Saturday, March 21, 2015


Her voice whimpered,
crossing oceans of mind,
sailing on distant seas;
we listened intently.

Her soul was calling,
reeling through aeons,
tracking dark skies;
we waited in silence.

Her self was keening,
grieving through years,
collating all memory;
we watched in sorrow.

Her spirit was aching,
suffering through time,
crucified on each cross;
we hurt in sympathy.

Her life was soaking,
sucked out of flesh,
desiccated  and frail;
we wept by her side.

Her days diminished,
swallowed up slow,
the end inevitable;
we embraced madness.



  1. Really a lot of excellent verbs here. Especially keening worked so well here.

  2. I felt the sorrow - I thought the was stole some of their thunder where "she keened", "her spirit ached" might have worked as well for those excellent verbs. Nice.

  3. I can really feel the pain and ache in your words... you ACED this write :)

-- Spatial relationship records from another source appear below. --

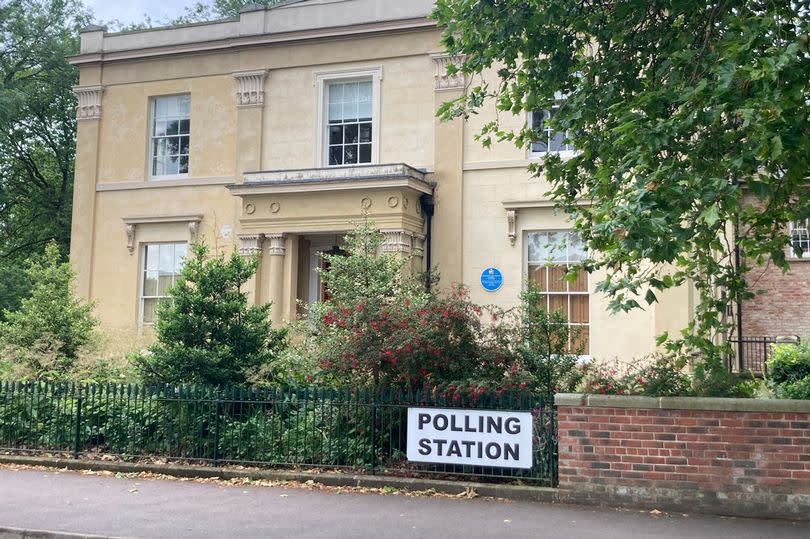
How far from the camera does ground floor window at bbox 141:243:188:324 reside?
2083cm

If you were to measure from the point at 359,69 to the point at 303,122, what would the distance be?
6.27ft

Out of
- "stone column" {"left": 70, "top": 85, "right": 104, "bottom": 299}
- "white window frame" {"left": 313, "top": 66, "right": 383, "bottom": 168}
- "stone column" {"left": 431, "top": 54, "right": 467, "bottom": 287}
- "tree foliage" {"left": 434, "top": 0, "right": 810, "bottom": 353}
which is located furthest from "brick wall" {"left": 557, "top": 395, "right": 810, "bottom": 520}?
"stone column" {"left": 70, "top": 85, "right": 104, "bottom": 299}

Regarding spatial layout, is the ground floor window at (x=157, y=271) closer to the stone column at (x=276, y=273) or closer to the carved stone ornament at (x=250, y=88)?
the stone column at (x=276, y=273)

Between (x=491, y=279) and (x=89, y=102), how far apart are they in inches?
487

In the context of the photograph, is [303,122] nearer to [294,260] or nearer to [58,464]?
[294,260]

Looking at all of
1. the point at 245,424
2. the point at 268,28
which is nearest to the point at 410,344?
the point at 245,424

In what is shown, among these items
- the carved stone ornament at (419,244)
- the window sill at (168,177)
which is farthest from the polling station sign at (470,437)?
the window sill at (168,177)

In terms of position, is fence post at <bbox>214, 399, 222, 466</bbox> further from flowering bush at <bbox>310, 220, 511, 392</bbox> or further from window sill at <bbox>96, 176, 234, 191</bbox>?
window sill at <bbox>96, 176, 234, 191</bbox>

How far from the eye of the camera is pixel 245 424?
36.0ft

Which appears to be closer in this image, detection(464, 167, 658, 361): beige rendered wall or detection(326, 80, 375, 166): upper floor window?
detection(464, 167, 658, 361): beige rendered wall

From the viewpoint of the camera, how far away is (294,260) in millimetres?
19016

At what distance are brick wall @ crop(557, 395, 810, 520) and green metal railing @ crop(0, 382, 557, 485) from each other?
20.0 inches

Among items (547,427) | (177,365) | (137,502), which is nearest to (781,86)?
(547,427)

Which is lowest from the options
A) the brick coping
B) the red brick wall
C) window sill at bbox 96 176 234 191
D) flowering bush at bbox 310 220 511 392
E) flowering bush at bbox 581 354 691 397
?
the brick coping
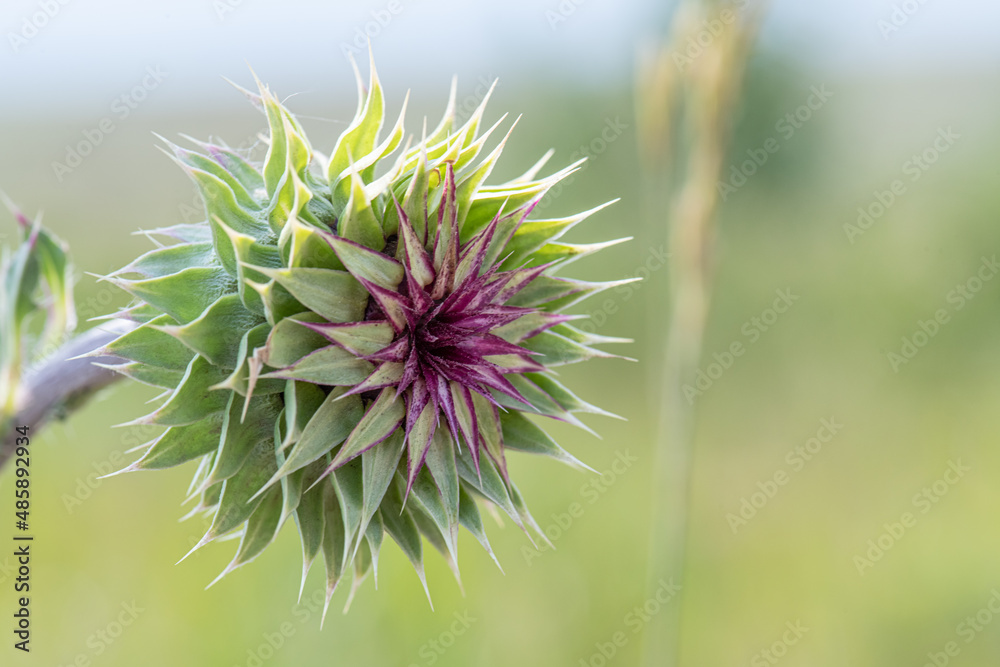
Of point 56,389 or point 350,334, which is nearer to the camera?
point 350,334

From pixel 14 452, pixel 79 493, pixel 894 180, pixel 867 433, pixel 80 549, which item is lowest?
pixel 867 433

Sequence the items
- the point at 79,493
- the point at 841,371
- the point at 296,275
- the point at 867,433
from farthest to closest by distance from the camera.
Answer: the point at 841,371 < the point at 867,433 < the point at 79,493 < the point at 296,275

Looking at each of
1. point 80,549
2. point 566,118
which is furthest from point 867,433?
point 80,549

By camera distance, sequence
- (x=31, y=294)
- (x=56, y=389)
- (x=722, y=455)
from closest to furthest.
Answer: (x=56, y=389) → (x=31, y=294) → (x=722, y=455)

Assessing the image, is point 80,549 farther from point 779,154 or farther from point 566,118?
point 779,154

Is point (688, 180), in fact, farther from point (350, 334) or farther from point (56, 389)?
point (56, 389)

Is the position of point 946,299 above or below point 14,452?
below

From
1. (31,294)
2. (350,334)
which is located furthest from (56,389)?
(350,334)

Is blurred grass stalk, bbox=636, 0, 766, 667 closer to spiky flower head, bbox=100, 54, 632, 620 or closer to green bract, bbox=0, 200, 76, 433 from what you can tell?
spiky flower head, bbox=100, 54, 632, 620
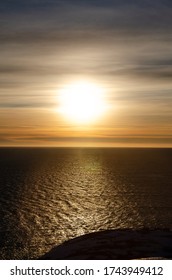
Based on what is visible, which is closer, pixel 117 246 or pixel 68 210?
pixel 117 246

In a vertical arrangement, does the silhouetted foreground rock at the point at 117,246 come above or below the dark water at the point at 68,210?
below

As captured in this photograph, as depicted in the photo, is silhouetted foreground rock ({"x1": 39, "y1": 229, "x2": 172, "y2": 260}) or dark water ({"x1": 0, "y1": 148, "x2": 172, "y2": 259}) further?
dark water ({"x1": 0, "y1": 148, "x2": 172, "y2": 259})

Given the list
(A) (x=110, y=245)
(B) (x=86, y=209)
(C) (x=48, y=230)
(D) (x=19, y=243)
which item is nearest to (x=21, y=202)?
(B) (x=86, y=209)

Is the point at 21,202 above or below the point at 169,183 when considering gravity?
below

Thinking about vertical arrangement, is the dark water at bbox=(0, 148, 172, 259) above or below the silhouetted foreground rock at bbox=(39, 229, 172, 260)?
above

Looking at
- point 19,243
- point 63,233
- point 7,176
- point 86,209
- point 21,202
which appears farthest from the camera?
point 7,176

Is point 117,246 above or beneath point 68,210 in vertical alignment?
beneath

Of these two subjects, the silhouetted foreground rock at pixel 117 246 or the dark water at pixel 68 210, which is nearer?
the silhouetted foreground rock at pixel 117 246

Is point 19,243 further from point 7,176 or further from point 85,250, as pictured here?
point 7,176
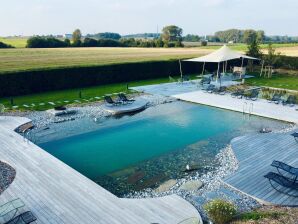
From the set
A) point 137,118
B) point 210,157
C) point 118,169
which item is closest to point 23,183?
point 118,169

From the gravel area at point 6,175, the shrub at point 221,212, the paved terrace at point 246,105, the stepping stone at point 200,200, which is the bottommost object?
the stepping stone at point 200,200

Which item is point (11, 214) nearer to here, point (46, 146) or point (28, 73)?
point (46, 146)

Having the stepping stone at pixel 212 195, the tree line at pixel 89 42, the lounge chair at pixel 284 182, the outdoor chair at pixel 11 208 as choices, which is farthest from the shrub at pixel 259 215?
the tree line at pixel 89 42

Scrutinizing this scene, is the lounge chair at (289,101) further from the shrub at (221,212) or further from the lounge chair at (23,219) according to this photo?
the lounge chair at (23,219)

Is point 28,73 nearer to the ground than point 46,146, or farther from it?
farther from it

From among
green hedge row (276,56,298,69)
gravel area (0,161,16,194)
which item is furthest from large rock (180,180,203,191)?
green hedge row (276,56,298,69)

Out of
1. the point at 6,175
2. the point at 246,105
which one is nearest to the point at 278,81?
the point at 246,105
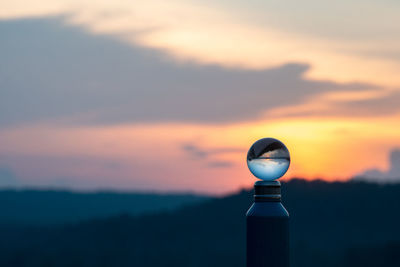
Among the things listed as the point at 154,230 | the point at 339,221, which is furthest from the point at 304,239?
the point at 154,230

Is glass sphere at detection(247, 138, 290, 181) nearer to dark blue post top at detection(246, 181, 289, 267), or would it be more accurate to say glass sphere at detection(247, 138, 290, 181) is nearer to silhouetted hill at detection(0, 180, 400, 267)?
dark blue post top at detection(246, 181, 289, 267)

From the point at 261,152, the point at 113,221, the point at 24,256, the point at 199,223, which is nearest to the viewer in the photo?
the point at 261,152

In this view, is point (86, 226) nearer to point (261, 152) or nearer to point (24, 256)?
point (24, 256)

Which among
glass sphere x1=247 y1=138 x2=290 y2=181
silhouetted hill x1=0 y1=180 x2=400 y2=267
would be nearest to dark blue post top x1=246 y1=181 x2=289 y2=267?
glass sphere x1=247 y1=138 x2=290 y2=181

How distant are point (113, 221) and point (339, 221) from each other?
24.4 meters

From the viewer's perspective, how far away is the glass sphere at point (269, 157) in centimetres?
578

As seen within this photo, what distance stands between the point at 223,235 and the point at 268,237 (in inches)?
2381

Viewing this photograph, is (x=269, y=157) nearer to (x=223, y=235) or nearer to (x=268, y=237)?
(x=268, y=237)

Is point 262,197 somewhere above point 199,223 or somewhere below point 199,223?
above

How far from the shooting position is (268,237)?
5777mm

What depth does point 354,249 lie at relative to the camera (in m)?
55.4

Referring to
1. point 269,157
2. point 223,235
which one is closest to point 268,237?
point 269,157

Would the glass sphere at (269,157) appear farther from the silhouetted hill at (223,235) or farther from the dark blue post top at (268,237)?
the silhouetted hill at (223,235)

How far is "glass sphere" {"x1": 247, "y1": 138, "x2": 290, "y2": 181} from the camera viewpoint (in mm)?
5777
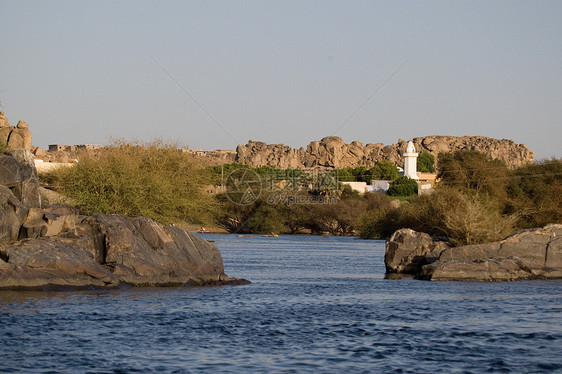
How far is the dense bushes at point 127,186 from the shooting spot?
4416cm

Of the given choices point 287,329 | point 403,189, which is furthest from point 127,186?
point 403,189

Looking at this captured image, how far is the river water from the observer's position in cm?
1478

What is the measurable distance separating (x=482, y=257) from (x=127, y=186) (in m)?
22.3

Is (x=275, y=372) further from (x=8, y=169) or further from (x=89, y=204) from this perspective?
(x=89, y=204)

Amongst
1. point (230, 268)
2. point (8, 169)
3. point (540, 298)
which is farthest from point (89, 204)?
point (540, 298)

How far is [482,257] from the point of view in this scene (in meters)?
32.7

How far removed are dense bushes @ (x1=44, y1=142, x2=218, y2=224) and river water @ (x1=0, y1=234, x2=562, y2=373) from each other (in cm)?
1797

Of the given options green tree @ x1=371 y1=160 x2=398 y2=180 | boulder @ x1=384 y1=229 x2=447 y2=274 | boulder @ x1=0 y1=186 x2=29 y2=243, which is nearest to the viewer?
boulder @ x1=0 y1=186 x2=29 y2=243

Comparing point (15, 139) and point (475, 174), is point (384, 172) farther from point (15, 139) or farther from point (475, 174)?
point (15, 139)

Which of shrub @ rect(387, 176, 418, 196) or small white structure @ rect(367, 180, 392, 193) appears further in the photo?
small white structure @ rect(367, 180, 392, 193)

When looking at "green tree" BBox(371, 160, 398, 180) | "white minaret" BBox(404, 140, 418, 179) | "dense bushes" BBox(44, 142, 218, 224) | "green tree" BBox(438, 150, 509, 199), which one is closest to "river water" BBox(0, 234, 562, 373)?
"dense bushes" BBox(44, 142, 218, 224)

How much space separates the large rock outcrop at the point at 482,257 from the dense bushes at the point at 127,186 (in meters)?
17.3

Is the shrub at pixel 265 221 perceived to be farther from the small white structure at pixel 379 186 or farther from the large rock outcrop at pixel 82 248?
the large rock outcrop at pixel 82 248

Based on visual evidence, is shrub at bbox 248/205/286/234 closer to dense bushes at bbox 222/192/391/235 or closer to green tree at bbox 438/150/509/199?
dense bushes at bbox 222/192/391/235
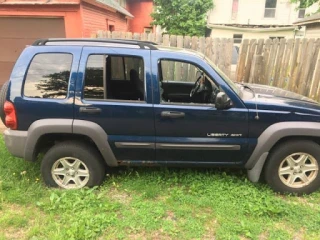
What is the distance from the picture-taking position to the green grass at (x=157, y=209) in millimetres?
2783

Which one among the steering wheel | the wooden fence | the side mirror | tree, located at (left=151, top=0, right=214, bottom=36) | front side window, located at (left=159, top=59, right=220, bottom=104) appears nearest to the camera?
the side mirror

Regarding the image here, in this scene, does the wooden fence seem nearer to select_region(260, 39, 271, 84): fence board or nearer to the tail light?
select_region(260, 39, 271, 84): fence board

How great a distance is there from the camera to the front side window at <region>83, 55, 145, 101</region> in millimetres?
3189

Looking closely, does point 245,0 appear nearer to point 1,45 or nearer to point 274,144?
point 1,45

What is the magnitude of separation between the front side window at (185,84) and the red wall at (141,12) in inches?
776

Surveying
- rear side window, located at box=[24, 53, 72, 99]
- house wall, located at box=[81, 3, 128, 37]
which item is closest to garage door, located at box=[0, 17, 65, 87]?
house wall, located at box=[81, 3, 128, 37]

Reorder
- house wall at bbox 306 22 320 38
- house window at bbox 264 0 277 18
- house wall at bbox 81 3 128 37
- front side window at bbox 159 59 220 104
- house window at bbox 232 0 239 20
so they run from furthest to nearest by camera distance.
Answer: house window at bbox 232 0 239 20, house window at bbox 264 0 277 18, house wall at bbox 306 22 320 38, house wall at bbox 81 3 128 37, front side window at bbox 159 59 220 104

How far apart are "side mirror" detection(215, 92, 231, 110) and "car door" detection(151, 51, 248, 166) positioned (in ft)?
0.20

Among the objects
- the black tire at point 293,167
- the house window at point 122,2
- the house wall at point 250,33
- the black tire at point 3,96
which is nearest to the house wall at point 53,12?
the black tire at point 3,96

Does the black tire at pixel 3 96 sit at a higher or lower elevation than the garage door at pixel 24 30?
lower

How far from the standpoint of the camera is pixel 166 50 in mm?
3289

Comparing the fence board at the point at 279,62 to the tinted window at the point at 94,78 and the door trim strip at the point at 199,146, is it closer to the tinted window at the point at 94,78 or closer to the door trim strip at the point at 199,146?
the door trim strip at the point at 199,146

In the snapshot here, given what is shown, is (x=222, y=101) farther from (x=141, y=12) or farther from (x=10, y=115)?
(x=141, y=12)

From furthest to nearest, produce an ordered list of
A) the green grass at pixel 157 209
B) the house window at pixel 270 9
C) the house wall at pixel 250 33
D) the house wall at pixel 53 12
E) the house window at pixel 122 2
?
the house window at pixel 270 9 < the house wall at pixel 250 33 < the house window at pixel 122 2 < the house wall at pixel 53 12 < the green grass at pixel 157 209
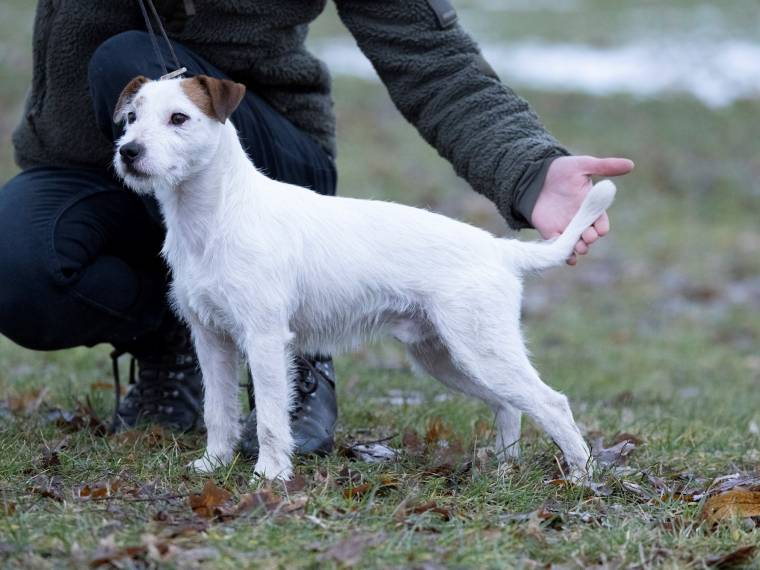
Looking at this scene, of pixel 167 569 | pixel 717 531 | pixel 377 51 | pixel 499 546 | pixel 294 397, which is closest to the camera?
pixel 167 569

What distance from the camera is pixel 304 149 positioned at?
398 centimetres

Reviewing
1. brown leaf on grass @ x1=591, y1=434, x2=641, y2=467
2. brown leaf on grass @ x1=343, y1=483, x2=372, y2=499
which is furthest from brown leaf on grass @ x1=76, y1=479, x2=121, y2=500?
brown leaf on grass @ x1=591, y1=434, x2=641, y2=467

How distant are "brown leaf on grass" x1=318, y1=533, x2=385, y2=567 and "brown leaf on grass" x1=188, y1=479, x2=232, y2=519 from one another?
1.39 feet

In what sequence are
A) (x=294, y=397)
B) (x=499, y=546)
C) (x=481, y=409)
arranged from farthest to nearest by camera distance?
1. (x=481, y=409)
2. (x=294, y=397)
3. (x=499, y=546)

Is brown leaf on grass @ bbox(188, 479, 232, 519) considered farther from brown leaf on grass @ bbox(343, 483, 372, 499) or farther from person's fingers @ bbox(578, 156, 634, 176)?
person's fingers @ bbox(578, 156, 634, 176)

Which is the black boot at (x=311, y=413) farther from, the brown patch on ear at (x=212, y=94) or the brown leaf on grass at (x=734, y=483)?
the brown leaf on grass at (x=734, y=483)

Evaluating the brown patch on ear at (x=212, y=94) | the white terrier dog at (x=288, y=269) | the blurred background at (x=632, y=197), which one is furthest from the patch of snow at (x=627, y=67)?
the brown patch on ear at (x=212, y=94)

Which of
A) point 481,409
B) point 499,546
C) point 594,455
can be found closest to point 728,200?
point 481,409

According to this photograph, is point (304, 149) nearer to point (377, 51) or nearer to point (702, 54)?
point (377, 51)

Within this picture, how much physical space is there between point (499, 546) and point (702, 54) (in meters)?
17.2

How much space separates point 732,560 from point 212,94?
191cm

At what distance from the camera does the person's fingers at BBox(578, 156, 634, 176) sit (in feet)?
11.2

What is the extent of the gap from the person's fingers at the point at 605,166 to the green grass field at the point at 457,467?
551 mm

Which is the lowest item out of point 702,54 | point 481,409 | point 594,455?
point 702,54
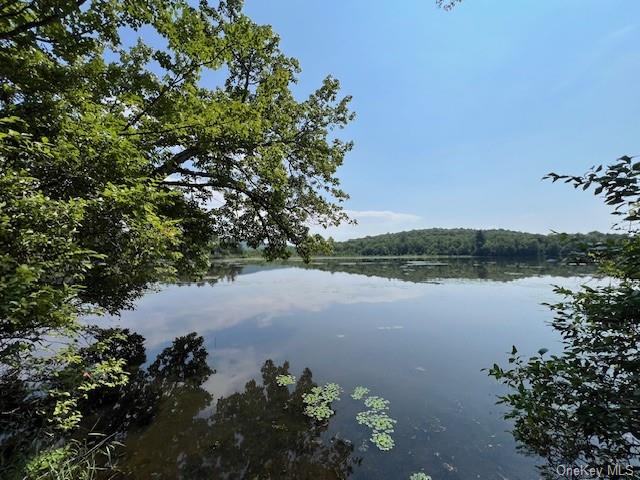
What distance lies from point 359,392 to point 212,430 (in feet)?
12.2

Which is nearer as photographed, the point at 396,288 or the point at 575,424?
the point at 575,424

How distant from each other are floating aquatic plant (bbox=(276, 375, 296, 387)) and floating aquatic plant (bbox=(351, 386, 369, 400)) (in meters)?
1.81

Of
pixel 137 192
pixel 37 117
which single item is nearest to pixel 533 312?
pixel 137 192

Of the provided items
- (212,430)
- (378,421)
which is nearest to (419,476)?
(378,421)

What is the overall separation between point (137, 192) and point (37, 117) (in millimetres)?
2082

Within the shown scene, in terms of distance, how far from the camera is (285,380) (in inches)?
335

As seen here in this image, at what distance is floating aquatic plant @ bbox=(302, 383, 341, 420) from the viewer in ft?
22.3

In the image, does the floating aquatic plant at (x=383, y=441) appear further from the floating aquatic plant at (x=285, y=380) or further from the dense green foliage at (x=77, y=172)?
the dense green foliage at (x=77, y=172)

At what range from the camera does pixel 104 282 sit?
645cm

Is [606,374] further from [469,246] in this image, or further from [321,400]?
[469,246]

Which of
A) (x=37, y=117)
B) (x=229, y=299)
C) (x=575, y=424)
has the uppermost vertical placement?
(x=37, y=117)

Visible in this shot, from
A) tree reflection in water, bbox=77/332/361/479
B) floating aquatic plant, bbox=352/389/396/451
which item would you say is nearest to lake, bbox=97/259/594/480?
tree reflection in water, bbox=77/332/361/479

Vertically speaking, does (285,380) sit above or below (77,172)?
below

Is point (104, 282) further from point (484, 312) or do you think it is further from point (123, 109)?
point (484, 312)
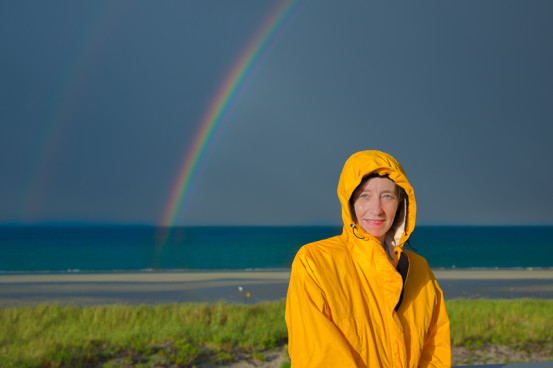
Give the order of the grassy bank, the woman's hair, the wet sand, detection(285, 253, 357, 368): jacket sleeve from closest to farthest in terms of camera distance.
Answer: detection(285, 253, 357, 368): jacket sleeve → the woman's hair → the grassy bank → the wet sand

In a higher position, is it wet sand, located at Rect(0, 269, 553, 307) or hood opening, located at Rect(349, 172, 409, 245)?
hood opening, located at Rect(349, 172, 409, 245)

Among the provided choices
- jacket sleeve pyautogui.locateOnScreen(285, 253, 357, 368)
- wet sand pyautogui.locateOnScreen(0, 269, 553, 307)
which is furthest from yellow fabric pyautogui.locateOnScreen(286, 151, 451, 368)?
wet sand pyautogui.locateOnScreen(0, 269, 553, 307)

  4. You have really written in such a way that I feel 'her' pain.

  5. may be she will attain atonement.............happy world poetry day 21st march

  6. The verbs you chose effectively create a mood of sadness. If I could make one suggestions, eliminate the gerunds in favor of the active voice like you did in the first stanza. Just a thought. Enjoyed this.

  7. The Universe of human neurons all connected in bright-lit stars.. a treasure to admire and wonder.. until those star disconnect.. the symphony of soul.. that sings a treasure of heart and spirit.. in hemispheric Undivided.. Universal.. flow..:)

  8. A heartfelt melancholic tale you have in here - using verbs so wisely to portray it. Well done.